Explications : une entreprise subissant un choc opérationnel, comme une catastrophe naturelle, peut voir ses biens ou ses services proposés s’en retrouver affectés. "La place de l’entreprise dans la chaîne de valeur est menacée, en particulier si ses clients peuvent facilement changer de fournisseur", pointe La Lettre Vernimmen. Une entreprise concernée peut alors augmenter les délais de paiement accordés pour conserver ses clients, tandis que les entreprises en amont de la chaîne de valeur peuvent faciliter l’opération, en offrant de leur côté également un peu de répit supplémentaire, "de sorte qu’un flux de créances clients s’organise" jusqu’à l’entreprise en cause, explique la parution coécrite par Pascal Quiry et Yann Le Fur.

Voilà pour la théorie, mais cela se vérifie-t-il en pratique ? Pour illustrer le propos, les auteurs s’appuient sur un article de recherche académique, paru cette année dans le Journal of Financial Economics, écrit par N. Ersahin, M. Giannetti et R. Huang. L’échantillon s’étale de 2003 à 2019 et concerne des entreprises installées aux États-Unis. Empiriquement, le taux de créance client (relativement aux ventes) s’apprécie de deux points de pourcentage après un choc opérationnel. De quoi, selon La Lettre Vernimmen, avancer comme explication la plus plausible que cette augmentation serait volontaire et aurait pour objet de conserver les clients.

 

Un effet intéressant côté fournisseurs

 

"Le plus intéressant est l’effet observé sur les dettes fournisseurs : elles augmentent aussi, de 8 points de pourcentage relativement au coût de vente. Lorsque ceci est traduit en dollars, on s’aperçoit que les délais obtenus couvrent presque exactement les délais accordés, si bien que ces deux effets ont un impact cumulé quasiment nul sur la trésorerie de l’entreprise affectée", poursuivent les auteurs. D’autant que peu des entreprises étudiées se situent dans la même zone. Il n’est donc guère probable qu’elles aient été soumises au même choc – soit une catastrophe naturelle le cas présent. Plus sûrement, l’explication serait à chercher du côté d’une aide apportée au client pour faire face au choc, grâce à un flux de délais se transmettant le long de la chaîne de valeur.

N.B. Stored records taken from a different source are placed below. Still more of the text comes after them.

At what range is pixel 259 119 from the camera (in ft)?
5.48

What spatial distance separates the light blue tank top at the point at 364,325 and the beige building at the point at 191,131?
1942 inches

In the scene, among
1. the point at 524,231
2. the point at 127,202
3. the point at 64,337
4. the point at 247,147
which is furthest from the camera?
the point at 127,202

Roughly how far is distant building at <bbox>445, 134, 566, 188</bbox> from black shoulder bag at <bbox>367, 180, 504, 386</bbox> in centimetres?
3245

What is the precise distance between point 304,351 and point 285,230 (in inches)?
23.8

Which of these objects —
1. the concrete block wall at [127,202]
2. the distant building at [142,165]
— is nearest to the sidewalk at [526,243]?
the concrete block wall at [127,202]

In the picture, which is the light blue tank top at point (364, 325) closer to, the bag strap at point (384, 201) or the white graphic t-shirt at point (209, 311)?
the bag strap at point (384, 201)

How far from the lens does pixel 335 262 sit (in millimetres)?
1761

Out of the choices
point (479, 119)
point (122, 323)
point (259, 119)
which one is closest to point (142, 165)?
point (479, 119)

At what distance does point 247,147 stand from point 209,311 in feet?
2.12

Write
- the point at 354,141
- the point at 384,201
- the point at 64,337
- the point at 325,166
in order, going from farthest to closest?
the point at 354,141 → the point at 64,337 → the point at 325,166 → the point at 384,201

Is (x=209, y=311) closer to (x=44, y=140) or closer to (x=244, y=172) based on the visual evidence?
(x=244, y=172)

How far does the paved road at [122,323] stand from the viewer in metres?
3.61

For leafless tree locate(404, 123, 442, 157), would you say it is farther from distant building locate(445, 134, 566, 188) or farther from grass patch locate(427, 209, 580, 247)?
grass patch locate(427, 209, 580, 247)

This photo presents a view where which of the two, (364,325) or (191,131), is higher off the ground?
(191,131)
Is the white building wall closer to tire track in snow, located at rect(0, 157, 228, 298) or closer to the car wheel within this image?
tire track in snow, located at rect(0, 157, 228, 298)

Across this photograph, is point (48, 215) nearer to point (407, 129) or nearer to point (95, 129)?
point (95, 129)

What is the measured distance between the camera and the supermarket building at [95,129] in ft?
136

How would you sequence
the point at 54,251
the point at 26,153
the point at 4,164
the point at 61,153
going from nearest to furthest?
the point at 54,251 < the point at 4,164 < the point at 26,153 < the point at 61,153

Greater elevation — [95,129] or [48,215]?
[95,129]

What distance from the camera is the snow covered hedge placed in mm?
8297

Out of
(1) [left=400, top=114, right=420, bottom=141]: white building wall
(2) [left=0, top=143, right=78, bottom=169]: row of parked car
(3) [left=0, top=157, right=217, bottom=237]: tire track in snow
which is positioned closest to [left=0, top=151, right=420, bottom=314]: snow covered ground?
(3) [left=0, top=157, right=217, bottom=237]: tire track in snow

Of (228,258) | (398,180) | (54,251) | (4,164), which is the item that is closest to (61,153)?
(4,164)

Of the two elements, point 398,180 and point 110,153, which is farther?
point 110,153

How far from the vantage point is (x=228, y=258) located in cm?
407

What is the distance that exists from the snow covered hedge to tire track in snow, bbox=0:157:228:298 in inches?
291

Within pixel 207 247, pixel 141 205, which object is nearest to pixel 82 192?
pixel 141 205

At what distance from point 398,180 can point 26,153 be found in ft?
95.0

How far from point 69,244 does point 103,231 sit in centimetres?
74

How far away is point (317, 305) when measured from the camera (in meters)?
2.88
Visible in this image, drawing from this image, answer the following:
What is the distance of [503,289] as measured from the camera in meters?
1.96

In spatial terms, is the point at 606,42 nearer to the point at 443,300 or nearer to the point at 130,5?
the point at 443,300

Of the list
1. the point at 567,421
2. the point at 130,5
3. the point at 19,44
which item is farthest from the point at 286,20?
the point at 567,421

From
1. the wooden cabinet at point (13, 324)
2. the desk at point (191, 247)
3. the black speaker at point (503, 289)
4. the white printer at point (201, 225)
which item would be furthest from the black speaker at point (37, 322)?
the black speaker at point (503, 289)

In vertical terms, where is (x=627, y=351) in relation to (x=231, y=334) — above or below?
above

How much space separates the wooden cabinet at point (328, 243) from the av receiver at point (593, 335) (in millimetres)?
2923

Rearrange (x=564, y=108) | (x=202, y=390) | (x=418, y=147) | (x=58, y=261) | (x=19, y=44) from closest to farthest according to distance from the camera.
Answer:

Le phénomène est d’autant plus élevé lorsque la substituabilité des biens et services fournis par l’entreprise est grande. Et que le risque de perdre des clients est donc élevé. "Dans ce cas, l’entreprise affectée accorde davantage de délais, et elle en obtient davantage de ses fournisseurs, ce qui corrobore l’idée de créances clients volontaires", explique La Lettre Vernimmen.

Reste, évidemment, que ce type de mécanismes ne peut se mettre en place qu’en cas de solidité financière sur l’ensemble de la chaîne de valeur. Les auteurs le pointent bien : l’obtention de délais supplémentaires, en amont de cette dernière, est une condition nécessaire à l’utilisation des créances clients comme un amortisseur. Et puis, lorsqu’un choc de liquidités se fait trop pesant, les entreprises diminuent au contraire les délais accordés. Mais en cas de catastrophe naturelle, il semblerait bien que la volonté de conserver un client l’emporte sur d’autres facteurs. "Les fournisseurs de l’entreprise affectée sont conscients de la nécessité d’augmenter les délais accordés pour éviter la rupture de la chaîne et la baisse des ventes. Les flux de créances clients constituent ainsi un outil efficace pour stabiliser les chaînes de valeur en cas de choc opérationnel", appuie La Lettre Vernimmen.